- Born: Cecilia Wangechi Mwathi 15 May 1963
- Died: 17 August 2011 (aged 48) Nanyuki, Kenya
- Citizenship: Kenyan
- Known for: First woman in Kenya to become a mathematics professor
- Scientific career
- Fields: Mathematician, union activist

= Cecilia Wangechi Mwathi =

Kenyan mathematician

Cecilia Wangechi Mwathi (15 May 1963 – 17 August 2011) was a Kenyan mathematician and union activist. She was the first woman in Kenya to become a mathematics professor, and was known both for her activism for higher education and for inspiring Kenyan girls to study science, technology, and mathematics.

==Early life and education==
Mwathi was born on 15 May 1963 in Kaigonde, a village in Kenya near Gichira, as the fifth of eight children in a poor family. She was educated in Gichira, having to walk 5km barefoot to reach the school. She then went to Mugoiri Girls High School and Chania High School before studying mathematics education at Kenyatta University, where she was awarded a bachelor's degree in 1987. In the next years, she worked as a high school teacher at Garissa High School and then Kenya High School. Returning to Kenyatta University in 1991, she earned a master's degree in mathematics in 1992.

From 1995 through 1998, she was a doctoral student at the University of Zimbabwe, while working as a mathematics instructor in Kenya. She completed her Ph.D. at the University of Zimbabwe in 1998; her dissertation was Groups of Units in Algebraic Number Fields of Fourth and Eighth Degrees, and concerned algebraic number theory.
——
Tasks for this exercise –
1. Name every institution the biography of Cecilia Wangechi Mwathi says she attended as a student, leaving out any place identified only by a village name.
2. According to the biography of Cecilia Wangechi Mwathi, what was the title of her doctoral dissertation?
3. Extend the biography of Cecilia Wangechi Mwathi, picking up right after its final sentence.

Collected data
——
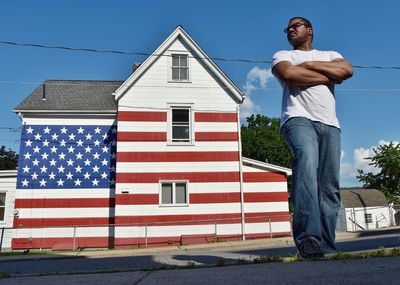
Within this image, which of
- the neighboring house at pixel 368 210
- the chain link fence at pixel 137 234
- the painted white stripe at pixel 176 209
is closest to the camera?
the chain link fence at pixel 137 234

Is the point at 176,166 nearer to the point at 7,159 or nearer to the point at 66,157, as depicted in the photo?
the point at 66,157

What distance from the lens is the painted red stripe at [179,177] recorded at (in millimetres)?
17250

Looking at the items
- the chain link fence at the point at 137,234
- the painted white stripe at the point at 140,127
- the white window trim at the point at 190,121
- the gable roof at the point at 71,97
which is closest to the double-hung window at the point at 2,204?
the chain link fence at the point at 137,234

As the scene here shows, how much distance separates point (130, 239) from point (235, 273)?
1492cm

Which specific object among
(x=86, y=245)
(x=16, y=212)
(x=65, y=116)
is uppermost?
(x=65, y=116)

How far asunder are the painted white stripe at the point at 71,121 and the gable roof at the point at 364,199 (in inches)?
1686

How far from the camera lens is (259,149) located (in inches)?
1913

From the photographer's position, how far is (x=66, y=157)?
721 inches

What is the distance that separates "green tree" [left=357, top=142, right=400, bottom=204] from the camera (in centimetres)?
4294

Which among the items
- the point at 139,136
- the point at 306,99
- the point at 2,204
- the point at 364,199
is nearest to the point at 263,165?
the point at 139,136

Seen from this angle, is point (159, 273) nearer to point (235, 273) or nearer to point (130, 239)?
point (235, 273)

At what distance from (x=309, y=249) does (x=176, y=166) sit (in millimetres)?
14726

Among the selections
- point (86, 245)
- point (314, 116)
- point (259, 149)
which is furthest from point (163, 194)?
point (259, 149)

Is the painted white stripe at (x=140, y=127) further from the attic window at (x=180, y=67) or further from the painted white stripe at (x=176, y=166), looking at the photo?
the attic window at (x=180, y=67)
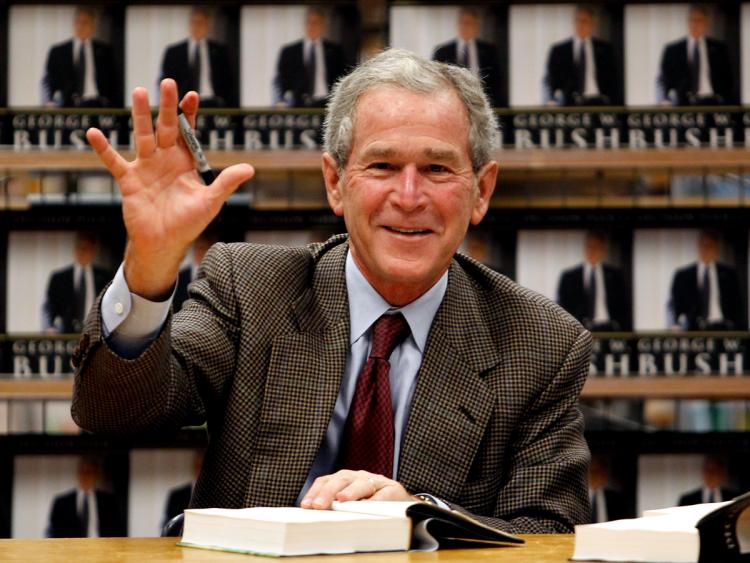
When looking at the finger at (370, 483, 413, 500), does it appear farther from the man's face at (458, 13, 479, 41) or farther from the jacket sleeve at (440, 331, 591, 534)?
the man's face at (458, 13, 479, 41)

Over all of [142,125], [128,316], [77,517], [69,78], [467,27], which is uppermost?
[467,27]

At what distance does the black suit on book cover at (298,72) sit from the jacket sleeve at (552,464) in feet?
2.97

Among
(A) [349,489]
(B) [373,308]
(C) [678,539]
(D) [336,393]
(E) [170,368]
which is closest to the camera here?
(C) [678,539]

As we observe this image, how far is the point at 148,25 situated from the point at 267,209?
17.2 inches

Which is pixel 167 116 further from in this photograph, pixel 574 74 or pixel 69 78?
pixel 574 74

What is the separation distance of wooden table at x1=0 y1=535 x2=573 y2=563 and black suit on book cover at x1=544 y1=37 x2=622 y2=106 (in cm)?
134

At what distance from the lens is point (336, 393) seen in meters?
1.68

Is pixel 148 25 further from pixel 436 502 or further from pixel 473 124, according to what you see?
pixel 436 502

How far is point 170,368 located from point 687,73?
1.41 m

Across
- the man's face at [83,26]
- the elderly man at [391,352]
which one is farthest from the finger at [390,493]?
——
Answer section –
1. Mugoiri Girls High School, Chania High School, Kenyatta University, University of Zimbabwe

2. Groups of Units in Algebraic Number Fields of Fourth and Eighth Degrees

3.
==Academic career and later life==
Mwathi joined the faculty of the Jomo Kenyatta University of Agriculture and Technology (JKUAT) as an assistant lecturer in 1992. She became a lecturer in 1995 and senior lecturer in 2000.

In 2005 she became secretary general of the UASU-JKUAT faculty union chapter. In 2006, the university became embroiled in a crisis over its failure to pay its faculty in a timely manner, and Mwathi was a leading representative for the faculty in this issue. After the faculty went on strike in October 2006, Mwathi and another union leader, Moses Muchina, were fired from their faculty positions, and in 2008 the Kenyan courts upheld their firing. However, later in 2008, when Mabel Imbuga became vice-chancellor of JKUAT, she announced an amnesty on the issue and reinstated Mwathi to her professorship, conditioned on not pursuing further legal action. Mwathi was named associate professor in 2010.

Mwathi was the hosting chair and convener of the Second Africa Regional Congress of the International Commission on Mathematics Instruction, held at JKUAT in 2007. She also served as editor in chief of the Journal of Agriculture, Science, and Technology, published by JKUAT.

She died on 17 August 2011, in Nairobi Hospital, after a long illness, survived by three daughters and two foster children. JKUAT held a requiem mass in her honor on 24 August 2011.